The Technology Subcommittee of the Federal Financial Institution Examination Council (“FFIEC”) — the interagency body responsible for prescribing uniform principles and standards for federal financial institution examinations — recently released a statement highlighting the operational and compliance risks related to “outsourced cloud computing.” Outsourced cloud computing involves the practice of engaging a third-party vendor to deploy part or all of a core business application or service outside the corporate firewall using Internet-based application architectures, frequently in shared computing environments. Cloud computing arrangements can speed up application deployment times, increase operational flexibility, provide for business continuity in case of disruptions caused by natural disasters and outages, and reduce IT costs, but may introduce additional regulatory and data management risks. The FFIEC whitepaper follows a similar paper issued by the National Institute for Standards and Technology in December 2011 titled “Guidelines on Security and Privacy in Public Cloud Computing.”
The nonbinding FFIEC statement supplements guidance contained in the FFIEC Outsourcing Booklet and identifies the following major risk management issues financial institutions should consider before deploying a cloud-based solution:
Due Diligence. Cloud computing may introduce data classification, data segregation, and data recoverability issues because sensitive customer data formerly stored behind the firewall may now be housed on servers shared with other vendor customers, and may be transmitted over shared networks. Financial institutions should ensure that cloud vendors have adequate controls in place to protect sensitive data, and permit data recovery in case of an unauthorized breach or service interruption. Cloud-based vendors must also be able to demonstrate that they understand the regulatory requirements that financial institutions face.

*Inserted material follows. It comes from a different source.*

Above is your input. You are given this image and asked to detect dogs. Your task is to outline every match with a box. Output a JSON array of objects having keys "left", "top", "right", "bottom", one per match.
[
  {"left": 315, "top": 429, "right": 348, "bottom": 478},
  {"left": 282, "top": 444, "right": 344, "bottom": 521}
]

Vendor Management. Financial institutions should have a vendor review process in place to evaluate whether a given cloud vendor can meet regulatory requirements, and should account for vendor disengagement in all contracts.
Audits. Financial institutions should develop vendor audit plans and ensure that auditors possess expertise with cloud computing environments in order to properly evaluate a vendor and mitigate risk.
Information Security. Before engaging a vendor, financial institutions should review and update their information security plans and procedures in order to ensure adequate protection of important customer data stored in the cloud. These plans and procedures should account for cloud-based application architectures in access management policies, data backup procedures, and policies regarding the use of shared data facilities.
Regulatory Compliance. Financial institutions should update their regulatory compliance models to account for jurisdictional differences they may encounter when deploying a cloud solution. Cloud vendors often store data overseas, and financial institutions should be aware of the differing privacy, information security, and data breach notice requirements in various jurisdictions.
Business Continuity. While enhanced business continuity is one of the major benefits of cloud computing, financial institutions should closely evaluate whether the cloud vendor itself possesses adequate business continuity and recovery plans to meet the financial institution’s needs.
Millions of consumers use mobile banking and online payment solutions dependent in whole or in part on cloud computing. Financial institutions that wish to benefit from the potential advantages of cloud computing should develop plans to mitigate inherent regulatory and operational risks before deploying such solutions.